Dear Reader:
So it looks like the old editors decided to be pricks and graduate. It turns out that they had done some bullshit loophole thing and “completed their core requirements with a minimum grand point average of 2.0.” Well I say, fuck that noise. Have fun with the rest of your life: decorating your cubicles with “For Better or For Worse” cartoons and seriously considering flood insurance. Maybe you’ll see me out the greasy little window of your office building, both doing and eating donuts in the parking lot and blasting Blink 182. Not that I even like Blink 182. It’s just that you’d be too old to understand it.
Anyway, what this means for you the reader is that the magazine will be changing hands. But it doesn’t have to be a scary thing. I know you were with the old editors for a long time, but I think that we can have just as much fun together, if not more! You like video games? I like video games, too! You want to go to Hurricane Harbor? Unlike that bitch Mom of yours, I’ll take you there on weekends. You won’t have to worry around me, I’ll be like the cool editor. Want a cigarette?
Just so you know what you’ll be getting into, here’s a list of some of the transitions we plan on implementing this year:
- Changing the Squelch constitution from endorsing sexual harassment to expressing our indifference towards it.

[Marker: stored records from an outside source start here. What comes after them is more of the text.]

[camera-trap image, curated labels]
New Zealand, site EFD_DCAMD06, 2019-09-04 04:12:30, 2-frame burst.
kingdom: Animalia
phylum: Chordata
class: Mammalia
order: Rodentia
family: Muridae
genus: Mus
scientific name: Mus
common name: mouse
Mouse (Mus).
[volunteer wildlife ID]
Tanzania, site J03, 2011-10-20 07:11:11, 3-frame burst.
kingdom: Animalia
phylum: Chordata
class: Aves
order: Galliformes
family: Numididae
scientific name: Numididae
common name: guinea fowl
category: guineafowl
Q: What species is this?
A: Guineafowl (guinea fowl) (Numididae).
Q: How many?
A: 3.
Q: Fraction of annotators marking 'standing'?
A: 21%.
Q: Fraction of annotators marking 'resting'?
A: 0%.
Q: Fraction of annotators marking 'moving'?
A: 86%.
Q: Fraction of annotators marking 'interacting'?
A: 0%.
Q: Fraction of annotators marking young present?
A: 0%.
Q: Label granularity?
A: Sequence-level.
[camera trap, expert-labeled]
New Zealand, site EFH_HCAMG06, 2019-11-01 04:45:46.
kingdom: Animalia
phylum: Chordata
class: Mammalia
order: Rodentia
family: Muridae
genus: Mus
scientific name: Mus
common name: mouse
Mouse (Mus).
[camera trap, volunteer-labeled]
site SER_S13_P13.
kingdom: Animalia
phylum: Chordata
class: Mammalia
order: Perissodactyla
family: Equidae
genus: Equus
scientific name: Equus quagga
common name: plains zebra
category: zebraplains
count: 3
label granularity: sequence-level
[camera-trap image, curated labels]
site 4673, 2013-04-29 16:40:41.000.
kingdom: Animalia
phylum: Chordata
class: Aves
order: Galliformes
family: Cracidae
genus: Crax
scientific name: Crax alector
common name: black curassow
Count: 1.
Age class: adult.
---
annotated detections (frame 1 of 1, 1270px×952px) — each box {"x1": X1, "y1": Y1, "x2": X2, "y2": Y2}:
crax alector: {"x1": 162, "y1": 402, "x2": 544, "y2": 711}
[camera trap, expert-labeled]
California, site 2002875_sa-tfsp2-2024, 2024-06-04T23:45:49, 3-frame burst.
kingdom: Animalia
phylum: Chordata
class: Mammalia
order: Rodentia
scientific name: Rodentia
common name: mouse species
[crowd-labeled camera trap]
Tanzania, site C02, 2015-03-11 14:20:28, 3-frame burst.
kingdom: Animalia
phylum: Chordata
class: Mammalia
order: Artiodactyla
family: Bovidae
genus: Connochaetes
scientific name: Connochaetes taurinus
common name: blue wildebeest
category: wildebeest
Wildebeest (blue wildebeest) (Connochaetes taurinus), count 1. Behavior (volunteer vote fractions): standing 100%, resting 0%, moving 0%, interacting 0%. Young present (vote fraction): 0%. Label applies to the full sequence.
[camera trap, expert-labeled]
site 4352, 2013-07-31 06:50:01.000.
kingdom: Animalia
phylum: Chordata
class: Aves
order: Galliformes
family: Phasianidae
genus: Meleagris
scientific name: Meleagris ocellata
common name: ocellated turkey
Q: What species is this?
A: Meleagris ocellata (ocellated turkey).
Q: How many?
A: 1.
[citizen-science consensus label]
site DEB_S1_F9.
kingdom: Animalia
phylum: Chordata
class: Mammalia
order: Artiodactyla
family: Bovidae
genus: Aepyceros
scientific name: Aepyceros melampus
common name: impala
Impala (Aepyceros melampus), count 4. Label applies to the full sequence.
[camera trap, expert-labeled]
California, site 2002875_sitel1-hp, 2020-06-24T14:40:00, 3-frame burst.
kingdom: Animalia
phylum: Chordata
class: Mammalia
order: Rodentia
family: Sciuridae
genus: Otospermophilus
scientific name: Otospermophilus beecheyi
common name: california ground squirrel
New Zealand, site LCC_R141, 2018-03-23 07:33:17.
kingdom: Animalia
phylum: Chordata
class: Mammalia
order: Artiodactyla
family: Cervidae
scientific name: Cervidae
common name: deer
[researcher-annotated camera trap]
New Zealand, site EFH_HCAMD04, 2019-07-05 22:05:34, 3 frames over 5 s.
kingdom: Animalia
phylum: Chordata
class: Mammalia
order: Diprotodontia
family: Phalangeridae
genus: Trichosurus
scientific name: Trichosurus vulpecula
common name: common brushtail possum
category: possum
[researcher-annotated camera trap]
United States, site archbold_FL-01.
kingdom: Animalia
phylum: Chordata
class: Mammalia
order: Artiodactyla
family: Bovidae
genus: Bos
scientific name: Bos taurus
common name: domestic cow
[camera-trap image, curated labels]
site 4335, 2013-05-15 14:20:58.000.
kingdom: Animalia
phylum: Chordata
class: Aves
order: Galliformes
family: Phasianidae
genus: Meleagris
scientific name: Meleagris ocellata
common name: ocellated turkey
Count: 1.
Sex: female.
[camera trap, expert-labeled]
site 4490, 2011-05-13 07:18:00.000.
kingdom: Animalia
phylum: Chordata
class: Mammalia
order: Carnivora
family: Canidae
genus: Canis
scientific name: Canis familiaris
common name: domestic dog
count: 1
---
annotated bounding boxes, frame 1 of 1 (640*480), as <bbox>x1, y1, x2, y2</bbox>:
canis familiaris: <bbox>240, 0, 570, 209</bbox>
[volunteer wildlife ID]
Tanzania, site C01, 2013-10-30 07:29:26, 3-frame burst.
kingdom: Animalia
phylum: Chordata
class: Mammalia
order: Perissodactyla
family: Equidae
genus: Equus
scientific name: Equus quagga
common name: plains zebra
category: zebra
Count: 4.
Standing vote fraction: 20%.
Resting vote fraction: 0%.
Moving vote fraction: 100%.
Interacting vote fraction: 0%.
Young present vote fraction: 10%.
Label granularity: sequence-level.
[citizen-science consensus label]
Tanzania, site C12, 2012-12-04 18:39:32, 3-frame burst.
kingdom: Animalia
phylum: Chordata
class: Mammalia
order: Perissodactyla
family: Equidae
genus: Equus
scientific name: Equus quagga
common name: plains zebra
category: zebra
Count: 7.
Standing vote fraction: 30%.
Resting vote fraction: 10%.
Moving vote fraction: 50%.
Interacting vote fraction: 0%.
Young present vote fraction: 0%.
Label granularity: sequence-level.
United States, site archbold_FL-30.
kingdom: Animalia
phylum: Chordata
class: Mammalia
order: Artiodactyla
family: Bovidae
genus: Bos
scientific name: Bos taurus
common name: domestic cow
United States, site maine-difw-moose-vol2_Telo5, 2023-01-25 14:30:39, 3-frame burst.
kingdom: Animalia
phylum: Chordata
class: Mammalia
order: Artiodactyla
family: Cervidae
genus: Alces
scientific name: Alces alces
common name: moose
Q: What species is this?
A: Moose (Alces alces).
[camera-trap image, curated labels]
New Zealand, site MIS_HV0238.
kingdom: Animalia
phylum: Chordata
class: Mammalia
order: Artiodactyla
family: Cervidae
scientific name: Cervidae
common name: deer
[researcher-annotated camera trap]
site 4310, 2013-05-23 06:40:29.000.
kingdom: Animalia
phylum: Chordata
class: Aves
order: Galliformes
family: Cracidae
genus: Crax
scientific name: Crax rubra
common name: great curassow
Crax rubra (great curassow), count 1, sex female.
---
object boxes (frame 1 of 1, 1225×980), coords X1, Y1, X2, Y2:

- Hazing is a barbaric practice that should have been abandoned years ago. It will be dropped as soon as the ASUC OKs our constitution changes in January. Hang in there, newbies!
- The magazine, if ingested, will no longer immediately produce violent diarrhea.
- Due to a pending lawsuit, we will now be allowing black students on the staff. Sorry it took so long, guys!
- We’ve switched from employing monkeys on typewriters to Malaysian children on Apple II’s. They’re really finding their voices.
We look forward to entertaining you this year, please loosen our shackles. Ow! Stop whipping me!